Dataset entries
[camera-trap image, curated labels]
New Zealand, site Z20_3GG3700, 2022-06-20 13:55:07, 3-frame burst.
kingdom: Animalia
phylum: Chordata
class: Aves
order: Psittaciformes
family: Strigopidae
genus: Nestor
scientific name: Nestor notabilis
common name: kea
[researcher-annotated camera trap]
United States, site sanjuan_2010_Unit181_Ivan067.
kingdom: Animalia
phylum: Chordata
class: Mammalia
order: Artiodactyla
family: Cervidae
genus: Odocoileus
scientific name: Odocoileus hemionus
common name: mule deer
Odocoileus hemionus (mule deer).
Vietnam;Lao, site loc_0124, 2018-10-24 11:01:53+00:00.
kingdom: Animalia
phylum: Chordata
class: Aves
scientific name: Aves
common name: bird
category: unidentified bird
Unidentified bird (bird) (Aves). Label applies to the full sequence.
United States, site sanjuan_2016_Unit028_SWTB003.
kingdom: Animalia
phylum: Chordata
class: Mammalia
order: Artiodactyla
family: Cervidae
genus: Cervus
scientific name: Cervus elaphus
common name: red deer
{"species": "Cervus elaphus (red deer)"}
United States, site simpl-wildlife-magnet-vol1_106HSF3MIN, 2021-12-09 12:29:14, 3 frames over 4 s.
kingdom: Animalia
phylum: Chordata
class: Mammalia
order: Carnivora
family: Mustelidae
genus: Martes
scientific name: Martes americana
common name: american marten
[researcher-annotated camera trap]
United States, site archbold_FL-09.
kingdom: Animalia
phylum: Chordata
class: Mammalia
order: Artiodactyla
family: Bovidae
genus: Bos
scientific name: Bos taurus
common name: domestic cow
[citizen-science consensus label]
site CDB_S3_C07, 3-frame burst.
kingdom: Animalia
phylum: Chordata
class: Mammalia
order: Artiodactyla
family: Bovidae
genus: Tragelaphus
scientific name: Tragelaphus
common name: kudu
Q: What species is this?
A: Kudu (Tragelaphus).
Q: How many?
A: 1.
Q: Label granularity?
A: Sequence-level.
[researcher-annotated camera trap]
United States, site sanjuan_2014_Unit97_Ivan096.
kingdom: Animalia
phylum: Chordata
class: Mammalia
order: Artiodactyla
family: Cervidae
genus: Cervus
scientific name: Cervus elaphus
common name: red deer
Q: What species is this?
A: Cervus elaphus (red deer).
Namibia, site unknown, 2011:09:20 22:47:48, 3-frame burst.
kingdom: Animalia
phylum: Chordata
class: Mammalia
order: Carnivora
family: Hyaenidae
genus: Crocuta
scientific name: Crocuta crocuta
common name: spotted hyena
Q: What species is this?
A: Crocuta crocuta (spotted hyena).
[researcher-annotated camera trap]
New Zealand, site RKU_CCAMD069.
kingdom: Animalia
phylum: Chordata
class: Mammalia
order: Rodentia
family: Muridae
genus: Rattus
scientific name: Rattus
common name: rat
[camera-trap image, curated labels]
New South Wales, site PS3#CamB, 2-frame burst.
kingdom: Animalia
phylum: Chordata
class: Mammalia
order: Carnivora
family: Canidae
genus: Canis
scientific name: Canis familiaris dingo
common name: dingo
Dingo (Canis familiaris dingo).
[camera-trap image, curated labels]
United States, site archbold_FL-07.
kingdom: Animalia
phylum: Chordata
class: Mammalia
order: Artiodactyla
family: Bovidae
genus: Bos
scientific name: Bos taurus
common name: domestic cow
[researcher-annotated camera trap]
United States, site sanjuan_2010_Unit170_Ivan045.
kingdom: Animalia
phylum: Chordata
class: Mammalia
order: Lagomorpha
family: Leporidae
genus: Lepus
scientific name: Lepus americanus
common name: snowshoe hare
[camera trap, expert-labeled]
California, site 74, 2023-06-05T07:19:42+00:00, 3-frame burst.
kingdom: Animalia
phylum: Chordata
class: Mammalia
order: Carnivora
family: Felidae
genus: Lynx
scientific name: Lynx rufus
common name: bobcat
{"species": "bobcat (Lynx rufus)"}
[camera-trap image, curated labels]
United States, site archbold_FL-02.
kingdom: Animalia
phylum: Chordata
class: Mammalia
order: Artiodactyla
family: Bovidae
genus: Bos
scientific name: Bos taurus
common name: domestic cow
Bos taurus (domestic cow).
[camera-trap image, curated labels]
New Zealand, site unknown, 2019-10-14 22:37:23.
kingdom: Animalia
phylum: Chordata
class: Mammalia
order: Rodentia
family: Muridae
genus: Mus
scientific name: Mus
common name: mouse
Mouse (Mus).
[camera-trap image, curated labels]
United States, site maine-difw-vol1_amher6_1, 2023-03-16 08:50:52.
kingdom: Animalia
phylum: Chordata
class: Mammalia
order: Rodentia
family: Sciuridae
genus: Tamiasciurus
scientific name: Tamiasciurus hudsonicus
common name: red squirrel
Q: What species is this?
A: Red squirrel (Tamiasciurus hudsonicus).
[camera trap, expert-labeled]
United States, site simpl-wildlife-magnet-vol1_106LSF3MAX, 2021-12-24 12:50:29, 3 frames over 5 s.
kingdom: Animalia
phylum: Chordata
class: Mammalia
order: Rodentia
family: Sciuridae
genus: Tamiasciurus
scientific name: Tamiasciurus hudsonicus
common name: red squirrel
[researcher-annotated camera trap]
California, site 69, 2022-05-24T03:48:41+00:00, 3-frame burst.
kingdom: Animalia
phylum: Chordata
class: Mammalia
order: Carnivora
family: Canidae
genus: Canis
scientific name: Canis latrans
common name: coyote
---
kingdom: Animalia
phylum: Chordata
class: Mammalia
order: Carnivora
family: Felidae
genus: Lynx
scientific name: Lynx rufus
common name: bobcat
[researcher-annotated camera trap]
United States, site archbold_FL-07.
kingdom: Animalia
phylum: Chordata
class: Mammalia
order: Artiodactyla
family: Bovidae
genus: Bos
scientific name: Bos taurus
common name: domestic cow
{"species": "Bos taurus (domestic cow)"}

--- Task details ---
Return the records exactly, character for character.

--- Solution to this problem ---
[camera-trap image, curated labels]
New Zealand, site Z20_3GG3700, 2022-06-20 13:55:07, 3-frame burst.
kingdom: Animalia
phylum: Chordata
class: Aves
order: Psittaciformes
family: Strigopidae
genus: Nestor
scientific name: Nestor notabilis
common name: kea
[researcher-annotated camera trap]
United States, site sanjuan_2010_Unit181_Ivan067.
kingdom: Animalia
phylum: Chordata
class: Mammalia
order: Artiodactyla
family: Cervidae
genus: Odocoileus
scientific name: Odocoileus hemionus
common name: mule deer
Odocoileus hemionus (mule deer).
Vietnam;Lao, site loc_0124, 2018-10-24 11:01:53+00:00.
kingdom: Animalia
phylum: Chordata
class: Aves
scientific name: Aves
common name: bird
category: unidentified bird
Unidentified bird (bird) (Aves). Label applies to the full sequence.
United States, site sanjuan_2016_Unit028_SWTB003.
kingdom: Animalia
phylum: Chordata
class: Mammalia
order: Artiodactyla
family: Cervidae
genus: Cervus
scientific name: Cervus elaphus
common name: red deer
{"species": "Cervus elaphus (red deer)"}
United States, site simpl-wildlife-magnet-vol1_106HSF3MIN, 2021-12-09 12:29:14, 3 frames over 4 s.
kingdom: Animalia
phylum: Chordata
class: Mammalia
order: Carnivora
family: Mustelidae
genus: Martes
scientific name: Martes americana
common name: american marten
[researcher-annotated camera trap]
United States, site archbold_FL-09.
kingdom: Animalia
phylum: Chordata
class: Mammalia
order: Artiodactyla
family: Bovidae
genus: Bos
scientific name: Bos taurus
common name: domestic cow
[citizen-science consensus label]
site CDB_S3_C07, 3-frame burst.
kingdom: Animalia
phylum: Chordata
class: Mammalia
order: Artiodactyla
family: Bovidae
genus: Tragelaphus
scientific name: Tragelaphus
common name: kudu
Q: What species is this?
A: Kudu (Tragelaphus).
Q: How many?
A: 1.
Q: Label granularity?
A: Sequence-level.
[researcher-annotated camera trap]
United States, site sanjuan_2014_Unit97_Ivan096.
kingdom: Animalia
phylum: Chordata
class: Mammalia
order: Artiodactyla
family: Cervidae
genus: Cervus
scientific name: Cervus elaphus
common name: red deer
Q: What species is this?
A: Cervus elaphus (red deer).
Namibia, site unknown, 2011:09:20 22:47:48, 3-frame burst.
kingdom: Animalia
phylum: Chordata
class: Mammalia
order: Carnivora
family: Hyaenidae
genus: Crocuta
scientific name: Crocuta crocuta
common name: spotted hyena
Q: What species is this?
A: Crocuta crocuta (spotted hyena).
[researcher-annotated camera trap]
New Zealand, site RKU_CCAMD069.
kingdom: Animalia
phylum: Chordata
class: Mammalia
order: Rodentia
family: Muridae
genus: Rattus
scientific name: Rattus
common name: rat
[camera-trap image, curated labels]
New South Wales, site PS3#CamB, 2-frame burst.
kingdom: Animalia
phylum: Chordata
class: Mammalia
order: Carnivora
family: Canidae
genus: Canis
scientific name: Canis familiaris dingo
common name: dingo
Dingo (Canis familiaris dingo).
[camera-trap image, curated labels]
United States, site archbold_FL-07.
kingdom: Animalia
phylum: Chordata
class: Mammalia
order: Artiodactyla
family: Bovidae
genus: Bos
scientific name: Bos taurus
common name: domestic cow
[researcher-annotated camera trap]
United States, site sanjuan_2010_Unit170_Ivan045.
kingdom: Animalia
phylum: Chordata
class: Mammalia
order: Lagomorpha
family: Leporidae
genus: Lepus
scientific name: Lepus americanus
common name: snowshoe hare
[camera trap, expert-labeled]
California, site 74, 2023-06-05T07:19:42+00:00, 3-frame burst.
kingdom: Animalia
phylum: Chordata
class: Mammalia
order: Carnivora
family: Felidae
genus: Lynx
scientific name: Lynx rufus
common name: bobcat
{"species": "bobcat (Lynx rufus)"}
[camera-trap image, curated labels]
United States, site archbold_FL-02.
kingdom: Animalia
phylum: Chordata
class: Mammalia
order: Artiodactyla
family: Bovidae
genus: Bos
scientific name: Bos taurus
common name: domestic cow
Bos taurus (domestic cow).
[camera-trap image, curated labels]
New Zealand, site unknown, 2019-10-14 22:37:23.
kingdom: Animalia
phylum: Chordata
class: Mammalia
order: Rodentia
family: Muridae
genus: Mus
scientific name: Mus
common name: mouse
Mouse (Mus).
[camera-trap image, curated labels]
United States, site maine-difw-vol1_amher6_1, 2023-03-16 08:50:52.
kingdom: Animalia
phylum: Chordata
class: Mammalia
order: Rodentia
family: Sciuridae
genus: Tamiasciurus
scientific name: Tamiasciurus hudsonicus
common name: red squirrel
Q: What species is this?
A: Red squirrel (Tamiasciurus hudsonicus).
[camera trap, expert-labeled]
United States, site simpl-wildlife-magnet-vol1_106LSF3MAX, 2021-12-24 12:50:29, 3 frames over 5 s.
kingdom: Animalia
phylum: Chordata
class: Mammalia
order: Rodentia
family: Sciuridae
genus: Tamiasciurus
scientific name: Tamiasciurus hudsonicus
common name: red squirrel
[researcher-annotated camera trap]
California, site 69, 2022-05-24T03:48:41+00:00, 3-frame burst.
kingdom: Animalia
phylum: Chordata
class: Mammalia
order: Carnivora
family: Canidae
genus: Canis
scientific name: Canis latrans
common name: coyote
---
kingdom: Animalia
phylum: Chordata
class: Mammalia
order: Carnivora
family: Felidae
genus: Lynx
scientific name: Lynx rufus
common name: bobcat
[researcher-annotated camera trap]
United States, site archbold_FL-07.
kingdom: Animalia
phylum: Chordata
class: Mammalia
order: Artiodactyla
family: Bovidae
genus: Bos
scientific name: Bos taurus
common name: domestic cow
{"species": "Bos taurus (domestic cow)"}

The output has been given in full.